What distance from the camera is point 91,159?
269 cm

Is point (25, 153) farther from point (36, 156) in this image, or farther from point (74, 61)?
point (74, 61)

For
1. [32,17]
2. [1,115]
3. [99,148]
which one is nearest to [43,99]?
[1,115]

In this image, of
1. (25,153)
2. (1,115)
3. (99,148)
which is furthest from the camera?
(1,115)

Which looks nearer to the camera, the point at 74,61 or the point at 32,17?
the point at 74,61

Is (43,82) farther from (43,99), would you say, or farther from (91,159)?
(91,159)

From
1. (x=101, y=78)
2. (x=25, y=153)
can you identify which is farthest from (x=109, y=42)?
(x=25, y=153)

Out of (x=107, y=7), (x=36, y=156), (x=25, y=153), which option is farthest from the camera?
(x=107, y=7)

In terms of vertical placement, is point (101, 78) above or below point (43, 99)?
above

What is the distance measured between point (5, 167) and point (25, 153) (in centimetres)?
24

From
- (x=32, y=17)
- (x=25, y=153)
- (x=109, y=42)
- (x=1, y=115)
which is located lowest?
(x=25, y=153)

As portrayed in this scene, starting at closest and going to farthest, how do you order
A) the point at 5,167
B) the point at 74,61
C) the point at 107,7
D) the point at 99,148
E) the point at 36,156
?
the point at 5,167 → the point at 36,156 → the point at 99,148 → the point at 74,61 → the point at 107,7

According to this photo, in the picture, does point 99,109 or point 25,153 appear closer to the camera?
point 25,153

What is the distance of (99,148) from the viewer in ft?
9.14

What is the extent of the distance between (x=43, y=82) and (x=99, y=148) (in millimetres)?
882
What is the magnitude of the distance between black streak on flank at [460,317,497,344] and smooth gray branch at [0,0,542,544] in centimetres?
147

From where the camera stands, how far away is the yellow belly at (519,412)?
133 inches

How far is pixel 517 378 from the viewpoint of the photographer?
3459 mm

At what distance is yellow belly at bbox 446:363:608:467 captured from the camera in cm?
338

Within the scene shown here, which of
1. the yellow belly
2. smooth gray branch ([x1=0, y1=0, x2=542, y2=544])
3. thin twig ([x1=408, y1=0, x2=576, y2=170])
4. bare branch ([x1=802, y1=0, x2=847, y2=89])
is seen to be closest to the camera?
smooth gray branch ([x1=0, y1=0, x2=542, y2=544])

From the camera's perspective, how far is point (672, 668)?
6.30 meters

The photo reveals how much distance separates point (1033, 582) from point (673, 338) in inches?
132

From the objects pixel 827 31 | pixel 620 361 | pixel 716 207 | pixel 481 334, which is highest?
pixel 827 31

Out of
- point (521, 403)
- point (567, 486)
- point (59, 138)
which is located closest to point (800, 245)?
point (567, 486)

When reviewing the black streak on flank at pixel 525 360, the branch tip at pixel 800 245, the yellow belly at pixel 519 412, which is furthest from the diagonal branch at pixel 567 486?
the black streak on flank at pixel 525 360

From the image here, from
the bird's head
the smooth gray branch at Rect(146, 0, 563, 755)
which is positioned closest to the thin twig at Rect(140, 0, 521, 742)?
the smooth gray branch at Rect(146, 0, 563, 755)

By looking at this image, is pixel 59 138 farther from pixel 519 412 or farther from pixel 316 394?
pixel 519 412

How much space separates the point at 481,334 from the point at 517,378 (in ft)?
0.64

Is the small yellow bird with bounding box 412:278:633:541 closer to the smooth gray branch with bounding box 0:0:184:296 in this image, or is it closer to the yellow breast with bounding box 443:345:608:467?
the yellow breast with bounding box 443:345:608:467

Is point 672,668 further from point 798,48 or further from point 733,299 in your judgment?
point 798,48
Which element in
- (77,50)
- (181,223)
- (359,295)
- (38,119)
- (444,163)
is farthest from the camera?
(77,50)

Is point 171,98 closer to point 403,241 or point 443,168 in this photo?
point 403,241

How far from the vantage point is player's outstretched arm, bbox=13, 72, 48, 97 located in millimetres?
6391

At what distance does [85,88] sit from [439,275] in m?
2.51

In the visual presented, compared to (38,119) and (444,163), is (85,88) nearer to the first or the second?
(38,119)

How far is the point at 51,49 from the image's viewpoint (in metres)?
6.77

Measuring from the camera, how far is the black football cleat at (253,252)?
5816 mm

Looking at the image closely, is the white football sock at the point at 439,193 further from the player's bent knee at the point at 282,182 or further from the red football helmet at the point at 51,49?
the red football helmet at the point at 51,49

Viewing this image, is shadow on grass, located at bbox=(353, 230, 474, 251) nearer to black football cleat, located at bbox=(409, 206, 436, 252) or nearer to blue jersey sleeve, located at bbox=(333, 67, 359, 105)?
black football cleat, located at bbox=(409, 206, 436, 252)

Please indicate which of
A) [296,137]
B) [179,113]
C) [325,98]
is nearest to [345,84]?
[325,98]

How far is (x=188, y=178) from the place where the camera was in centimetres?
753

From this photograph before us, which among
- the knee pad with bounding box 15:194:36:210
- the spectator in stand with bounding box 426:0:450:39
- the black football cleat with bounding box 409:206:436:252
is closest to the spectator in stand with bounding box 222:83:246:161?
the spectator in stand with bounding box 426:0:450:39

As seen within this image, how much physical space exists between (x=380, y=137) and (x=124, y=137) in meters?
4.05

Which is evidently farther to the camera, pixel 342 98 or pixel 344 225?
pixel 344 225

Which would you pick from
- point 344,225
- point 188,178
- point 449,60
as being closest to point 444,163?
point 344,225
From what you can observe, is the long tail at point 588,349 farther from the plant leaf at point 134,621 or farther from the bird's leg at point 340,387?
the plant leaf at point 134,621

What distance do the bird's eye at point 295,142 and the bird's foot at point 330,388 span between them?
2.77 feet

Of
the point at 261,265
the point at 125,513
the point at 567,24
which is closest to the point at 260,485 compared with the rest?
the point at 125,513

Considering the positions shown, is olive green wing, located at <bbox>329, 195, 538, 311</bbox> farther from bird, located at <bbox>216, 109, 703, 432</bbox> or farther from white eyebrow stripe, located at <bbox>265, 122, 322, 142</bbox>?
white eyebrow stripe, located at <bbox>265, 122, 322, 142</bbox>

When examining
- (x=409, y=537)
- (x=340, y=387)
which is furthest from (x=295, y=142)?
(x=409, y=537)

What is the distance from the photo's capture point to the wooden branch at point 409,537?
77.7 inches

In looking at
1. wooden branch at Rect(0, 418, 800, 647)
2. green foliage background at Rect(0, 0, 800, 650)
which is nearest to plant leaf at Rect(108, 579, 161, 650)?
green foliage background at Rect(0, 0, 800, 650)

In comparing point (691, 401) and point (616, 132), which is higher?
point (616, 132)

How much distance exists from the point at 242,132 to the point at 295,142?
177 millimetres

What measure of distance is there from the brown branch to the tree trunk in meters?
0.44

━━━━━━━━━━━━━━━━

Copy out the material word for word and line for line.

What distance from the camera is point 91,159?
269 cm

Is point (25, 153) farther from point (36, 156) in this image, or farther from point (74, 61)?
point (74, 61)

For
1. [32,17]
2. [1,115]
3. [99,148]
which one is nearest to [43,99]?
[1,115]

In this image, of
1. (25,153)
2. (1,115)
3. (99,148)
which is furthest from the camera?
(1,115)

Which looks nearer to the camera, the point at 74,61 or the point at 32,17?
the point at 74,61

Is (43,82) farther from (43,99), would you say, or farther from (91,159)?
(91,159)

From
1. (x=101, y=78)
2. (x=25, y=153)
can you identify which is farthest from (x=109, y=42)?
(x=25, y=153)

Out of (x=107, y=7), (x=36, y=156), (x=25, y=153), which option is farthest from the camera?
(x=107, y=7)

In terms of vertical placement, is point (101, 78) above or below point (43, 99)?
above

What is the distance measured between point (5, 167) and point (25, 153) (in centimetres)?
24

From
- (x=32, y=17)
- (x=25, y=153)
- (x=109, y=42)
- (x=1, y=115)
which is located lowest?
(x=25, y=153)

As portrayed in this scene, starting at closest and going to farthest, how do you order
A) the point at 5,167
B) the point at 74,61
C) the point at 107,7
D) the point at 99,148
E) the point at 36,156
?
the point at 5,167 → the point at 36,156 → the point at 99,148 → the point at 74,61 → the point at 107,7

According to this photo, in the picture, does point 99,109 or point 25,153 appear closer to the camera?
point 25,153

What is the distance of (99,148) from the viewer in ft?
9.14

What is the extent of the distance between (x=43, y=82) and (x=99, y=148) (in millimetres)?
882
What is the magnitude of the distance between black streak on flank at [460,317,497,344] and smooth gray branch at [0,0,542,544] in centimetres?
147

From where the camera stands, how far away is the yellow belly at (519,412)?
133 inches

How far is pixel 517 378 from the viewpoint of the photographer?
3459 mm

At what distance is yellow belly at bbox 446:363:608:467 captured from the camera in cm?
338

Within the scene shown here, which of
1. the yellow belly
2. smooth gray branch ([x1=0, y1=0, x2=542, y2=544])
3. thin twig ([x1=408, y1=0, x2=576, y2=170])
4. bare branch ([x1=802, y1=0, x2=847, y2=89])
is seen to be closest to the camera?
smooth gray branch ([x1=0, y1=0, x2=542, y2=544])

From the camera's perspective, how far is point (672, 668)?
6.30 meters

The photo reveals how much distance separates point (1033, 582) from point (673, 338) in inches?
132

From the objects pixel 827 31 | pixel 620 361 | pixel 716 207 | pixel 481 334, which is highest?
pixel 827 31

Out of
- point (521, 403)
- point (567, 486)
- point (59, 138)
which is located closest to point (800, 245)?
point (567, 486)

When reviewing the black streak on flank at pixel 525 360, the branch tip at pixel 800 245, the yellow belly at pixel 519 412, which is furthest from the diagonal branch at pixel 567 486?
the black streak on flank at pixel 525 360

From the image here, from
the bird's head
the smooth gray branch at Rect(146, 0, 563, 755)
which is positioned closest to the thin twig at Rect(140, 0, 521, 742)?
the smooth gray branch at Rect(146, 0, 563, 755)

By looking at this image, is pixel 59 138 farther from pixel 519 412 or farther from pixel 316 394?
pixel 519 412

How much space separates the point at 481,334 from the point at 517,378 (in ft)?
0.64

Is the small yellow bird with bounding box 412:278:633:541 closer to the smooth gray branch with bounding box 0:0:184:296 in this image, or is it closer to the yellow breast with bounding box 443:345:608:467?
the yellow breast with bounding box 443:345:608:467

Is point 672,668 further from point 798,48 or further from point 733,299 in your judgment?
point 798,48
Which element in
- (77,50)
- (181,223)
- (359,295)
- (38,119)
- (444,163)
is farthest from the camera?
(77,50)

Is point 171,98 closer to point 403,241 or point 443,168 in this photo?
point 403,241

How far from the vantage point is player's outstretched arm, bbox=13, 72, 48, 97 located in millimetres?
6391

At what distance does [85,88] sit from [439,275] in m?
2.51

In the visual presented, compared to (38,119) and (444,163), is (85,88) nearer to the first or the second?
(38,119)

How far is the point at 51,49 from the image's viewpoint (in metres)?
6.77

Measuring from the camera, how far is the black football cleat at (253,252)?
5816 mm

Looking at the image closely, is the white football sock at the point at 439,193 further from the player's bent knee at the point at 282,182 or further from the red football helmet at the point at 51,49?
the red football helmet at the point at 51,49

Viewing this image, is shadow on grass, located at bbox=(353, 230, 474, 251) nearer to black football cleat, located at bbox=(409, 206, 436, 252) or nearer to blue jersey sleeve, located at bbox=(333, 67, 359, 105)?
black football cleat, located at bbox=(409, 206, 436, 252)

Please indicate which of
A) [296,137]
B) [179,113]
C) [325,98]
is nearest to [345,84]?
[325,98]

How far is (x=188, y=178) from the place where the camera was in centimetres?
753

From this photograph before us, which among
- the knee pad with bounding box 15:194:36:210
- the spectator in stand with bounding box 426:0:450:39
- the black football cleat with bounding box 409:206:436:252
is closest to the spectator in stand with bounding box 222:83:246:161?
the spectator in stand with bounding box 426:0:450:39

As seen within this image, how much physical space exists between (x=380, y=137) and (x=124, y=137) in meters?
4.05

Which is evidently farther to the camera, pixel 342 98 or pixel 344 225?
pixel 344 225

Which would you pick from
- point 344,225
- point 188,178
- point 449,60
as being closest to point 444,163?
point 344,225
From what you can observe, is the long tail at point 588,349 farther from the plant leaf at point 134,621 or farther from the bird's leg at point 340,387?
the plant leaf at point 134,621

What distance do the bird's eye at point 295,142 and the bird's foot at point 330,388 span between them?
2.77 feet

Of
the point at 261,265
the point at 125,513
the point at 567,24
which is closest to the point at 260,485 compared with the rest?
the point at 125,513

Considering the positions shown, is olive green wing, located at <bbox>329, 195, 538, 311</bbox> farther from bird, located at <bbox>216, 109, 703, 432</bbox> or farther from white eyebrow stripe, located at <bbox>265, 122, 322, 142</bbox>?
white eyebrow stripe, located at <bbox>265, 122, 322, 142</bbox>

When examining
- (x=409, y=537)
- (x=340, y=387)
which is furthest from (x=295, y=142)?
(x=409, y=537)

What is the distance from the photo's capture point to the wooden branch at point 409,537?
77.7 inches

In looking at
1. wooden branch at Rect(0, 418, 800, 647)
2. green foliage background at Rect(0, 0, 800, 650)
which is nearest to plant leaf at Rect(108, 579, 161, 650)?
green foliage background at Rect(0, 0, 800, 650)

In comparing point (691, 401) and point (616, 132), which is higher?
point (616, 132)

How much distance exists from the point at 242,132 to the point at 295,142?
177 millimetres

What measure of distance is there from the brown branch to the tree trunk in meters?
0.44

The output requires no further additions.